▶ _Exercise input_
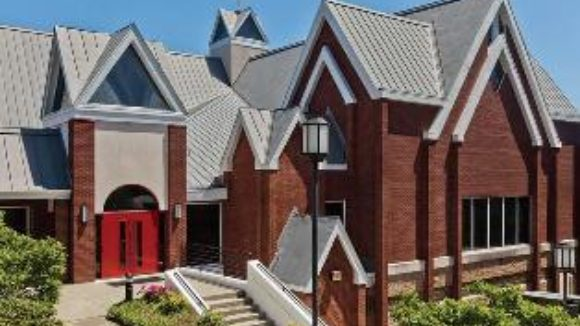 Congregation uses zinc to replace roof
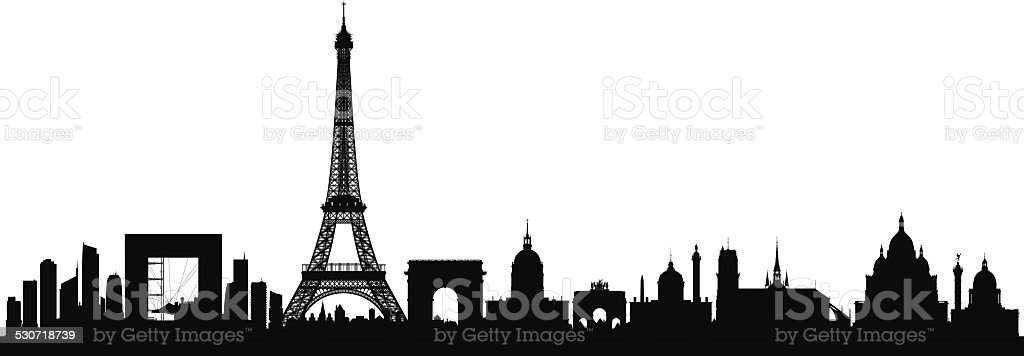 Paris (Buildings Can Be Moved) vector art illustration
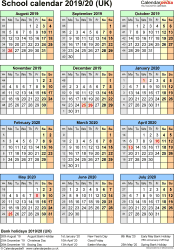 Template 6: School year calendars 2019/20 as PDF template, portrait orientation, one A4 page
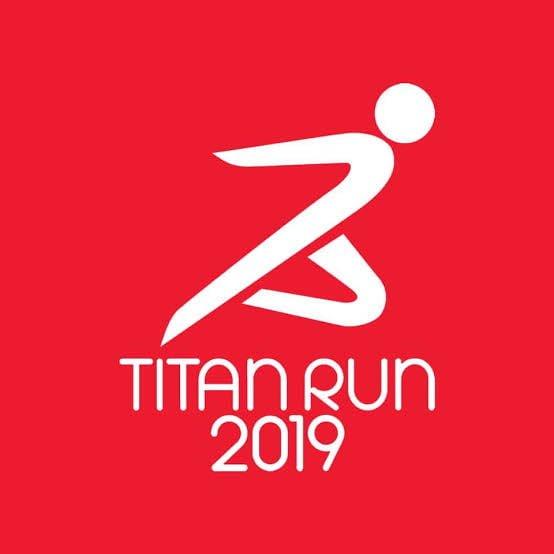 Titan Run 2019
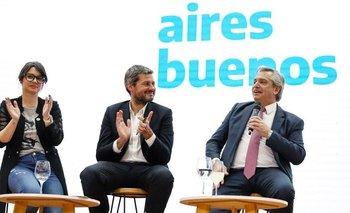 Alberto Fernández y Matías Lammens relanzaron la campaña en la Ciudad de Buenos Aires | Elecciones 2019
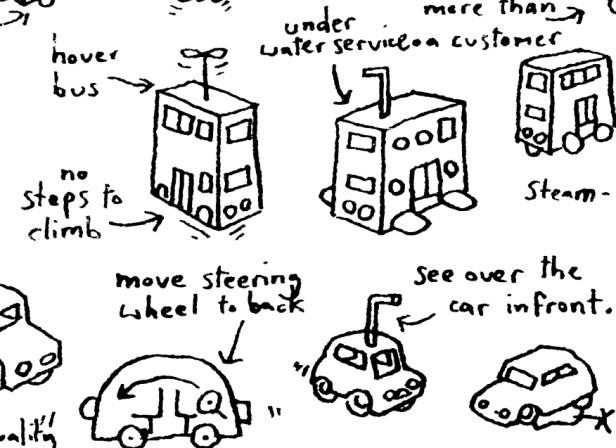 Brainstorm Hand Drawn London Buses 2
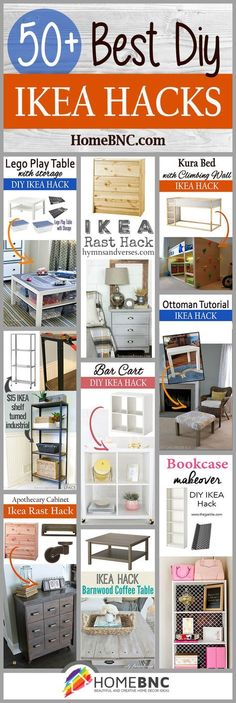 IKEA Hack Ideas to update your home decor easily. These Ikea hack ideas are easy to do, cheap and look great. Ikea Shelves, Ikea Storage, Storage Hacks, Ikea Organization Hacks, Shelving Units, Closet Shelves, Diy Hacks, Home Hacks, Cleaning Hacks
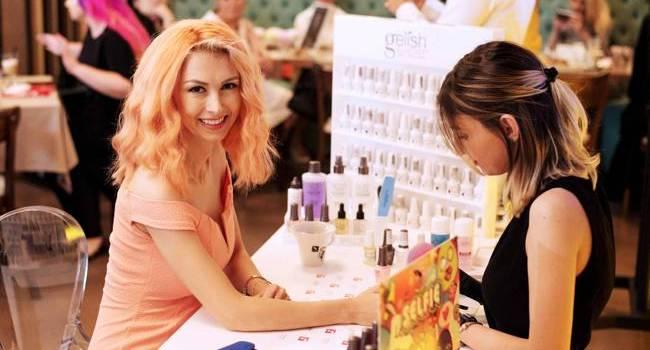 Noul concept de beauty lounge Top Line Nails & Make-up Expert a fost lansat în România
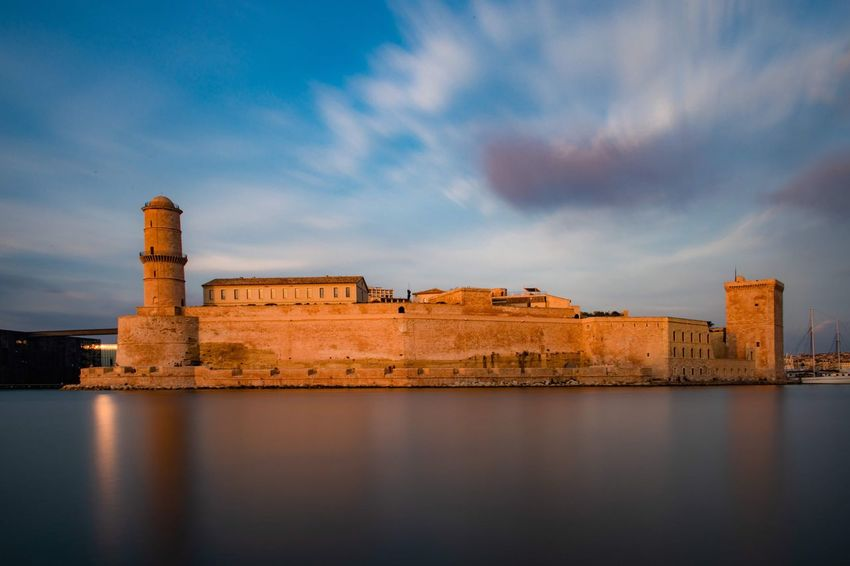 Castle ship Port Defence Fortress Fort Castle Building Exterior Seaside Sea And Sky Sea
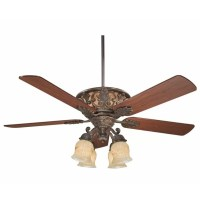 """Savoy House 52"""" Monarch 5 Blade Ceiling Fan & Reviews ..."""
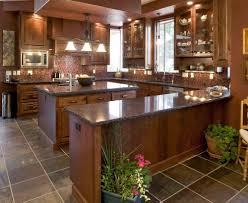 Kitchen Cabinets Plate Rack Granite Countertop Kitchen Plate Rack Cabinet Brick Subway Tile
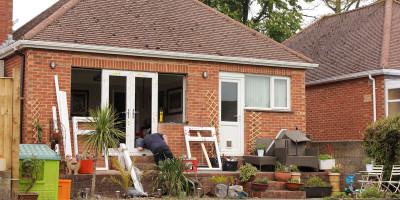 Einbau-von-Fenster-und-Tueren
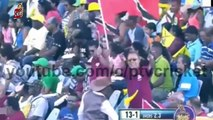 Sohail Tanvir Amazingly Fast Swinging Delivery To Colin Munro - Amazing Reply - YouTube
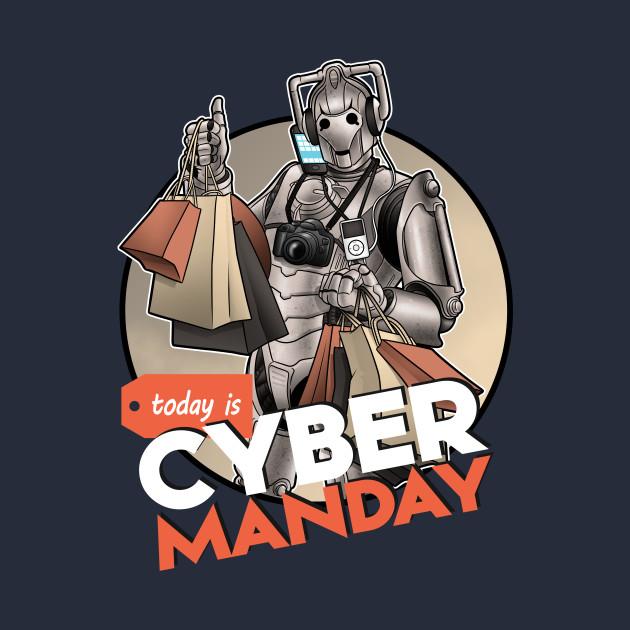 Cybermanday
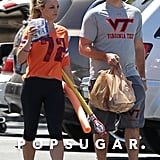 Britney Spears and David Lucado went grocery shopping together in LA.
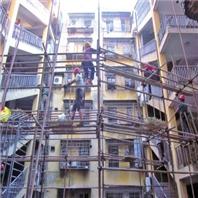 广州电梯架租凭多少钱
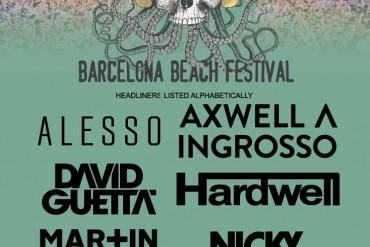 cartel Barcelona Beach Festival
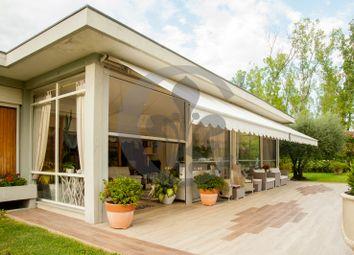 Thumbnail 10 bed villa for sale in Via Villamagna, Bagno A Ripoli, Florence, Tuscany, Italy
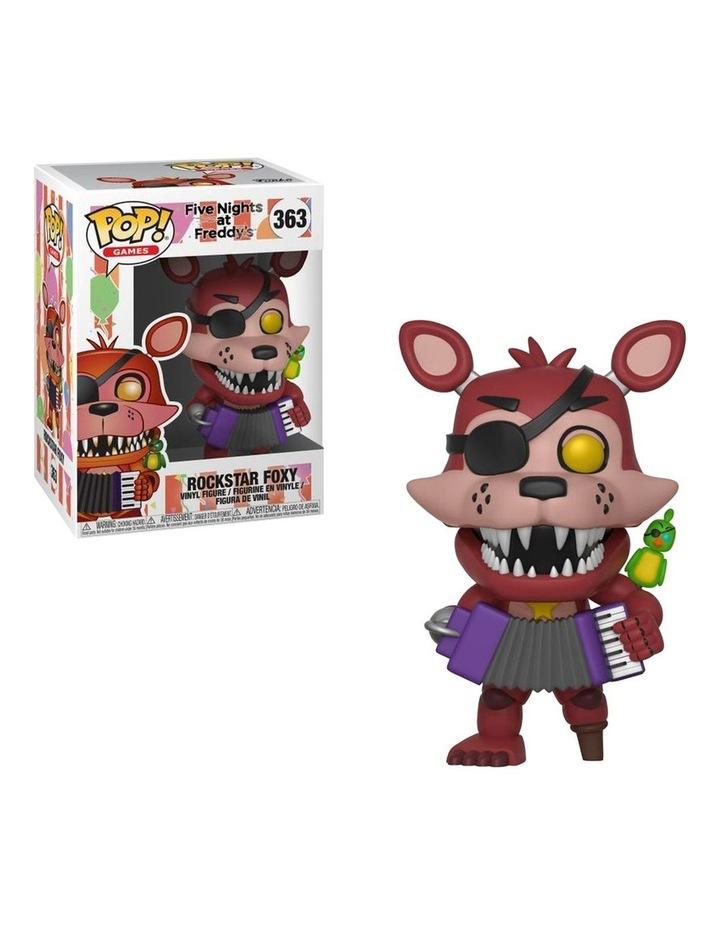 Five Nights at Freddy's: Pizza Sim - Rockstar Foxy Pop! Vinyl image 1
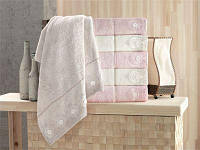 Банное полотенце набор 6 шт. Pupilla 3D, гипюр, 70х140 Alvin 100 бамбук-1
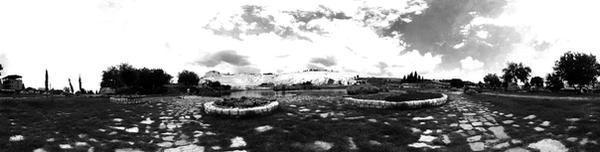 Panoramic Pamukkale by belial666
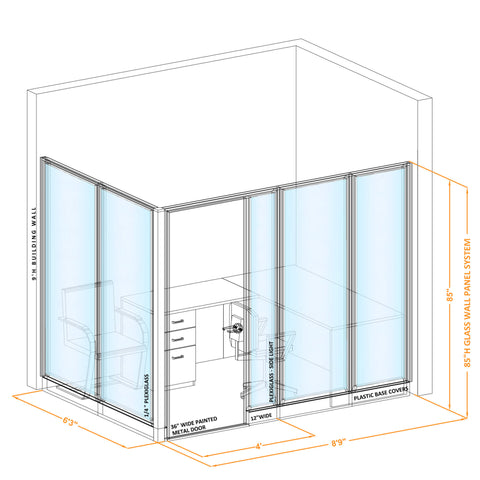 Glass Wall Office 85H L Shape
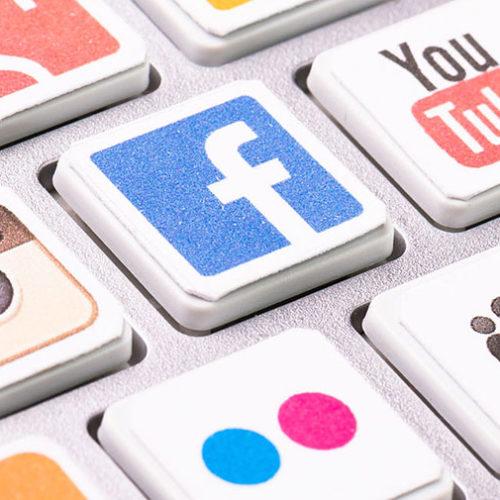 Libro de estilo para redes sociales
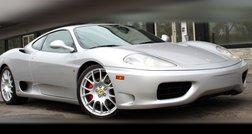 2001 Ferrari 360 2dr Cpe Modena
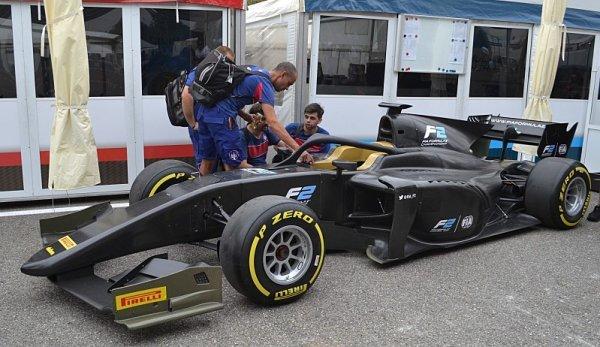 Formule 2 představila nový vůz pro sezonu 2018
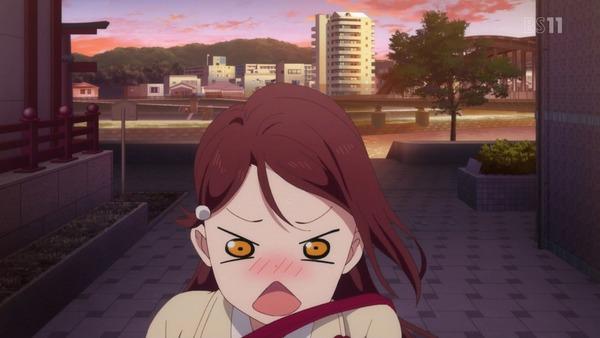 「ラブライブ! サンシャイン!!」2期 5話 (28)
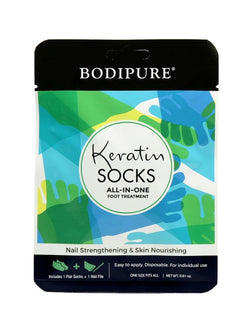 Bodipure Keratin Foot Socks-Bodipure-UAE-BEAUTY ON WHEELS
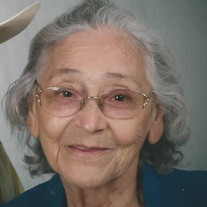 Elisa Garza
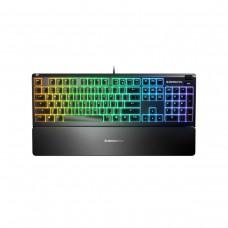 SteelSeries Apex 3 IP32 Water Resistant Mechanical RGB Gaming Keyboard — SteelSeries Whisper-Quiet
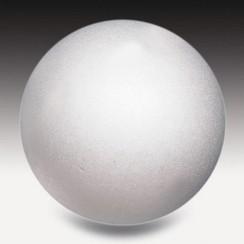 1480318929000 - Styropor bal 7cm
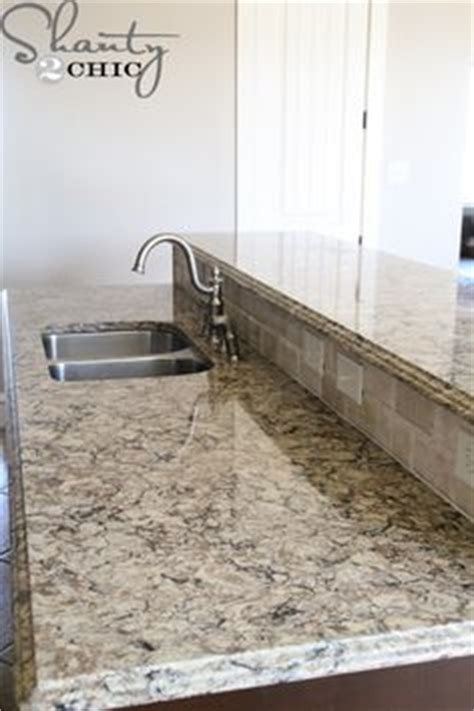1000 images about counter tops on granite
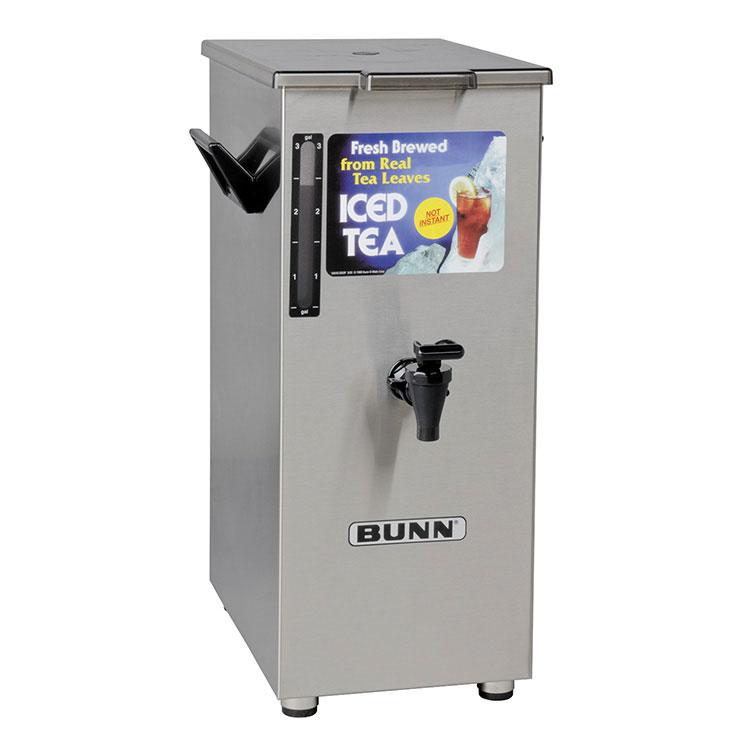 BUNN 03250.0004 tea / coffee dispenser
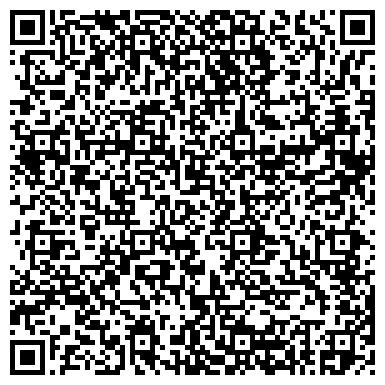 QR-код с контактной информацией организации Частное предприятие Мебельный дом Эскадо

▶ _Task goal_
Your answer should be the lines from the first record down to the line containing "Alberto Fernández y", restated exactly, with no pictures.

▶ _Result of this task_
 Congregation uses zinc to replace roof
 Paris (Buildings Can Be Moved) vector art illustration
 Template 6: School year calendars 2019/20 as PDF template, portrait orientation, one A4 page
 Titan Run 2019
 Alberto Fernández y Matías Lammens relanzaron la campaña en la Ciudad de Buenos Aires | Elecciones 2019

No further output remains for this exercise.